REQUIRED WORK:
From the data below, copy out every line in which the word "stylesheet" occurs.

DATA EXCERPTS:
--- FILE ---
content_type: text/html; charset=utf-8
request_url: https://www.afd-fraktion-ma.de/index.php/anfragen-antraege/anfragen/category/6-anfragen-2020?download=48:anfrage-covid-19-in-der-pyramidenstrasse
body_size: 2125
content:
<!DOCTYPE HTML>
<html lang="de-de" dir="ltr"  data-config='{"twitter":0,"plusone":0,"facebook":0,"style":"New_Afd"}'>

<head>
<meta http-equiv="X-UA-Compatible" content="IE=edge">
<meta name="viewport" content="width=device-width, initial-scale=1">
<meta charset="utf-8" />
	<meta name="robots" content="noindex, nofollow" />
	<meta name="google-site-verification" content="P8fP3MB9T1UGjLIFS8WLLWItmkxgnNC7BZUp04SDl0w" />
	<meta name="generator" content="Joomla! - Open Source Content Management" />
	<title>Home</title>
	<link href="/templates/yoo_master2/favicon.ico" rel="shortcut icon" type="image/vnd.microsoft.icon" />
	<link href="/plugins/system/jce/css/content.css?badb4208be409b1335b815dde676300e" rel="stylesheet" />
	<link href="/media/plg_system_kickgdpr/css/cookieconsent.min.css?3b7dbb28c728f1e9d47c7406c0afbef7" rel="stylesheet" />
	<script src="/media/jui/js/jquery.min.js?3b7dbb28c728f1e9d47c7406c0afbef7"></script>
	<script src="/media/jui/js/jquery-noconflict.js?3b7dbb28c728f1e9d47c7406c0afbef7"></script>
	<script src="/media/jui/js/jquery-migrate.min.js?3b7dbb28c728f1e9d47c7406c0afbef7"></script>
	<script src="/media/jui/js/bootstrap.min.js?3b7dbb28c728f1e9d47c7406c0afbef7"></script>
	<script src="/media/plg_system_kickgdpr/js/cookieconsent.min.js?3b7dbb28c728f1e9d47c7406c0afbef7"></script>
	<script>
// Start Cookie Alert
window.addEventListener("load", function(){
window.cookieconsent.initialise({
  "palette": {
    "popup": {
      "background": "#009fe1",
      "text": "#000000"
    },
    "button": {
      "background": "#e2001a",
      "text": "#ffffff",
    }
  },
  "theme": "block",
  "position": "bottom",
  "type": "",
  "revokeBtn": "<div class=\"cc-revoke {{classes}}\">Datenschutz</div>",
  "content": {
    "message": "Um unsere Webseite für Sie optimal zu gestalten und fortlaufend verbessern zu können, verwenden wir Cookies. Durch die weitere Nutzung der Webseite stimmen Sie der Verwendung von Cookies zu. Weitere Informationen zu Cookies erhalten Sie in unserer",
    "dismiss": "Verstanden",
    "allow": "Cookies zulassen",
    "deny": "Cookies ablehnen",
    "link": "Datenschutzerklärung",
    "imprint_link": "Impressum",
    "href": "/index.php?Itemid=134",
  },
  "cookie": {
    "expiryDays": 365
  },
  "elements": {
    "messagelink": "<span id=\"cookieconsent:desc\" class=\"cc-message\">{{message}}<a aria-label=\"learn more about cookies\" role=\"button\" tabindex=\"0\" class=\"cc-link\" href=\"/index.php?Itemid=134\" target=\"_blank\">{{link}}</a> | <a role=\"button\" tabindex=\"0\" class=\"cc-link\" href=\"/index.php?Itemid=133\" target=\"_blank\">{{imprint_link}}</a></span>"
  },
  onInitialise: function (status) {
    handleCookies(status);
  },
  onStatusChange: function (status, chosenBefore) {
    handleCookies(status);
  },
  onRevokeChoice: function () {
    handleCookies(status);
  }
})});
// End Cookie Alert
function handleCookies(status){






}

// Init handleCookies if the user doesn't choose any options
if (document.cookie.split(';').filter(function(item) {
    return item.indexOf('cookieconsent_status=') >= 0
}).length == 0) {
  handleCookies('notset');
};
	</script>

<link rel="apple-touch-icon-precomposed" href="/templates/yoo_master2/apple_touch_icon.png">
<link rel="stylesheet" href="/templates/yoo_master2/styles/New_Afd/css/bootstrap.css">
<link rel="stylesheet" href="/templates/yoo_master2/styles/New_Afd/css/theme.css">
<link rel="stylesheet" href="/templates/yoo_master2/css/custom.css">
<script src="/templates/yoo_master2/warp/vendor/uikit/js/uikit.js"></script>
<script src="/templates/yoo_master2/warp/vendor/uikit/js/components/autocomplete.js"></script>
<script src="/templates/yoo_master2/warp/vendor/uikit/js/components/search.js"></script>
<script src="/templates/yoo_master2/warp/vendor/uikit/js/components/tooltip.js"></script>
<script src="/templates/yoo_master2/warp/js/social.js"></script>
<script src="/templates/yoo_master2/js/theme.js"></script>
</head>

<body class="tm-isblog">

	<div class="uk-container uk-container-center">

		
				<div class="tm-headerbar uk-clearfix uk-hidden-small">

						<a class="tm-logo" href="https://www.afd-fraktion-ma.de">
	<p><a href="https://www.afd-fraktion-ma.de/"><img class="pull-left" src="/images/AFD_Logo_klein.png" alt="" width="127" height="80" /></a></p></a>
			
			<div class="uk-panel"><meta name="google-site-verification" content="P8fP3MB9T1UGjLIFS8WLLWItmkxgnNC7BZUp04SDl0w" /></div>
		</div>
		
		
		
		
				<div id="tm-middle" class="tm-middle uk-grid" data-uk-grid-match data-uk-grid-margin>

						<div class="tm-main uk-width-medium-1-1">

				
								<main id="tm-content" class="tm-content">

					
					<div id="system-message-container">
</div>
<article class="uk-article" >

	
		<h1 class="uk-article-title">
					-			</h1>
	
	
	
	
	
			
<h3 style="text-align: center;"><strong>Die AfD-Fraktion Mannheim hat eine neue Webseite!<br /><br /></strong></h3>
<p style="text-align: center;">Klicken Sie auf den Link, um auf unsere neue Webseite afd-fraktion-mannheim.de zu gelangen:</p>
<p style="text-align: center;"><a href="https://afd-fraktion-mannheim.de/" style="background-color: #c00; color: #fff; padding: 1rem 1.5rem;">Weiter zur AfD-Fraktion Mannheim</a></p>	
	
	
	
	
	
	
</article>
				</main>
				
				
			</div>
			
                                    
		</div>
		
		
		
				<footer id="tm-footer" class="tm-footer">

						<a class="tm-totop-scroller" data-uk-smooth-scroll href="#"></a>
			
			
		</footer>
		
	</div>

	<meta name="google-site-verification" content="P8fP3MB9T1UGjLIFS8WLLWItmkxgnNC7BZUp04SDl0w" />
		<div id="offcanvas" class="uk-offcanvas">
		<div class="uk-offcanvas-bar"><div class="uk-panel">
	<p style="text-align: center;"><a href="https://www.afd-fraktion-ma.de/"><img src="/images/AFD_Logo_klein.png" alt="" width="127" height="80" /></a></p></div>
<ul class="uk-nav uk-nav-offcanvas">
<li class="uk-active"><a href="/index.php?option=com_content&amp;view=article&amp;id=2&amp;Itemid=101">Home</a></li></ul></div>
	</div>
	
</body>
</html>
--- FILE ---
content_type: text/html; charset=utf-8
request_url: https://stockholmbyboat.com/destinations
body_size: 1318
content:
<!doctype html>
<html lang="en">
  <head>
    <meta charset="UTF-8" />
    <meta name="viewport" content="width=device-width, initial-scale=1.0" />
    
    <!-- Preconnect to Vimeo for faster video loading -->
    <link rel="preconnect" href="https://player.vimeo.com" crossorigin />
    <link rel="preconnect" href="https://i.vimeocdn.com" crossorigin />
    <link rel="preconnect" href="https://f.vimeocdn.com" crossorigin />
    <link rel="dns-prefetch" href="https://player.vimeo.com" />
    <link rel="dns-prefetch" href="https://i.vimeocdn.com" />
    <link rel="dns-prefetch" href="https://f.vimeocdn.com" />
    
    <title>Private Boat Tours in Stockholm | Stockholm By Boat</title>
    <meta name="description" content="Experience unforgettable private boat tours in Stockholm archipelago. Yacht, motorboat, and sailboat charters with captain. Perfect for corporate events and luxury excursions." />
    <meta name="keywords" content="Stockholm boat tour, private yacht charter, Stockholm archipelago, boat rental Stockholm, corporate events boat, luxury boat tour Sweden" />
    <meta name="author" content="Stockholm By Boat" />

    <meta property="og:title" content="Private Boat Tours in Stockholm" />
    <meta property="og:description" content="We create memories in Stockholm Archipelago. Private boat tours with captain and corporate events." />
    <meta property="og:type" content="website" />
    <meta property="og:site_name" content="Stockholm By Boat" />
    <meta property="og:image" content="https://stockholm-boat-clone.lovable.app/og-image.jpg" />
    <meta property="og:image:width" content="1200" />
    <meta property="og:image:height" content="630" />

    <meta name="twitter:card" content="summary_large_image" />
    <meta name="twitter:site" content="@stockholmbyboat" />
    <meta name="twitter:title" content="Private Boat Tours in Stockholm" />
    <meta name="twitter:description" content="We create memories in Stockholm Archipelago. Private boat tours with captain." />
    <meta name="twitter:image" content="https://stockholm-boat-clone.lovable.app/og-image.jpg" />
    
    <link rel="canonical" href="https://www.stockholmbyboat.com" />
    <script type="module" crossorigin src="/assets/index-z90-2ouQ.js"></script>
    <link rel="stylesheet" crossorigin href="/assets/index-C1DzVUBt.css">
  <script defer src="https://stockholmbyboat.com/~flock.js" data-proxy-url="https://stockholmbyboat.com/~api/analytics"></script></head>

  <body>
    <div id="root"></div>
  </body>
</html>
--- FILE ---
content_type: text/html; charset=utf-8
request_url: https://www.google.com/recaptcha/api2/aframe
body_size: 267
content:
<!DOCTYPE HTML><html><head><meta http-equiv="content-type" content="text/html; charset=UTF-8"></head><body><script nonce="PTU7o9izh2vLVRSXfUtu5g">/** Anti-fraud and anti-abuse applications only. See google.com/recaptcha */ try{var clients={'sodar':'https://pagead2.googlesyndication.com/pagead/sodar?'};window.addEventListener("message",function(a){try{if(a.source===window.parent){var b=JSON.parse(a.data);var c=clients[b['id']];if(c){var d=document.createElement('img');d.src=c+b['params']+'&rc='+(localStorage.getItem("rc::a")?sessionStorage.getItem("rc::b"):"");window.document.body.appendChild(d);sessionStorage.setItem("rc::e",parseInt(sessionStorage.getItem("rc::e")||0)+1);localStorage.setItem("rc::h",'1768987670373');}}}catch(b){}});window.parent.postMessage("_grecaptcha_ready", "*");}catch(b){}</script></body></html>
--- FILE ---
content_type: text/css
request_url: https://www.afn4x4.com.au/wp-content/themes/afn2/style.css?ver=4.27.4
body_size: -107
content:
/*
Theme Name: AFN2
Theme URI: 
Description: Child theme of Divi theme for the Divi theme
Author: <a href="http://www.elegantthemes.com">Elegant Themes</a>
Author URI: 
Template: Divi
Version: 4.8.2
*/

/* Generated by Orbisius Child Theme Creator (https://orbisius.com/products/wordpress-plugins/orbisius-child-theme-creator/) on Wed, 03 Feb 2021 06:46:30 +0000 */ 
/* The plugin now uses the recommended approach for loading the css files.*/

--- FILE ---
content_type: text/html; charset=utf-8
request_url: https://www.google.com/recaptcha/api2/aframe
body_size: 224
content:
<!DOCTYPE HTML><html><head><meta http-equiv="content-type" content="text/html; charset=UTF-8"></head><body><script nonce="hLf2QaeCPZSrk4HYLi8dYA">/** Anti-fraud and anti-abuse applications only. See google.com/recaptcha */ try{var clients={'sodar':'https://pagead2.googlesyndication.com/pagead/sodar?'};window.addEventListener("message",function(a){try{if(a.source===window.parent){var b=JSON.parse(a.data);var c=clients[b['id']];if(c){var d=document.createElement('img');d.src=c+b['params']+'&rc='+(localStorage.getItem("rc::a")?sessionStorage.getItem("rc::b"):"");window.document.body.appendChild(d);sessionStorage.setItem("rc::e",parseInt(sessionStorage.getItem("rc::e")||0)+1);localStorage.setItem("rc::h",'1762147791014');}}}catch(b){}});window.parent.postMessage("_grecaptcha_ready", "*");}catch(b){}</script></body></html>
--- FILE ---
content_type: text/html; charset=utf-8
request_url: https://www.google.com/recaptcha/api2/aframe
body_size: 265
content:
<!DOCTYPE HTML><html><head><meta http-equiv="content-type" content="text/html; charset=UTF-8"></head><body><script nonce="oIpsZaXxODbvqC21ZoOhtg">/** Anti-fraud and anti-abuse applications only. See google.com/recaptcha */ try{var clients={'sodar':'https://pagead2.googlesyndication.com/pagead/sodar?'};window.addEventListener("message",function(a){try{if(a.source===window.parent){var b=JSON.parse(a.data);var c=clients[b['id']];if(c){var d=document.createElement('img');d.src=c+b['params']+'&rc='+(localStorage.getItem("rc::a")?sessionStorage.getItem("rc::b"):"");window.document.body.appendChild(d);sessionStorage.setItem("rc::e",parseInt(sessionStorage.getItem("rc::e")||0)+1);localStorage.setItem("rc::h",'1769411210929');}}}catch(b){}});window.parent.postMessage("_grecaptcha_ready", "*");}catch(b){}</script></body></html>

OUTPUT OF THE TASK:
	<link href="/plugins/system/jce/css/content.css?badb4208be409b1335b815dde676300e" rel="stylesheet" />
	<link href="/media/plg_system_kickgdpr/css/cookieconsent.min.css?3b7dbb28c728f1e9d47c7406c0afbef7" rel="stylesheet" />
<link rel="stylesheet" href="/templates/yoo_master2/styles/New_Afd/css/bootstrap.css">
<link rel="stylesheet" href="/templates/yoo_master2/styles/New_Afd/css/theme.css">
<link rel="stylesheet" href="/templates/yoo_master2/css/custom.css">
    <link rel="stylesheet" crossorigin href="/assets/index-C1DzVUBt.css">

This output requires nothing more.